All radiologic technologists at Genesis are registered with the American Registry of Radiologic Technologists, (ARRT), are certified in CPR, and keep their state licensure current by obtaining continuing education credits throughout the year
What to Expect
You will be asked to remove any metallic or dense items from the area being examined, as these objects will block x-rays and obscure desired details. Depending on the exam you may need to put on a hospital gown. You may be given lead shielding to limit exposure to areas not directly x-rayed. You will be asked about your medical history as it pertains to the exam being done, and female patients will be asked if there is any possibility of pregnancy. Pregnant patients can be x-rayed if the benefits outweigh the risks, but extra precautions will be taken. Usually at least two or three exposures are made at different angles to one another, or in different positions. Your technologist will ask you to stop breathing for certain types of exams in order to limit motion.

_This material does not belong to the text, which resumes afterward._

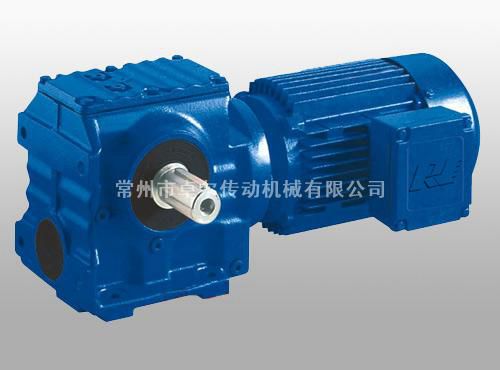 S系列斜齒輪-蝸桿減速機(jī)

For best results, please remain still during the actual x-ray exposures because motion will cause the image to be blurry. Please tell your technologist if you have had prior x-rays of the body part you are having x-rayed because comparison of old x-rays to new ones is recommended when available. Please follow your technologist's instructions regarding position and breathing to avoid having to repeat a view.
You will be asked to wait while your technologist reviews the images and he/she may check them with the radiologist before releasing you. In most cases you may return to your usual routine immediately. A Radiologist will interpret the images and dictate a report that with be typed and sent to the doctor that ordered the exam for you.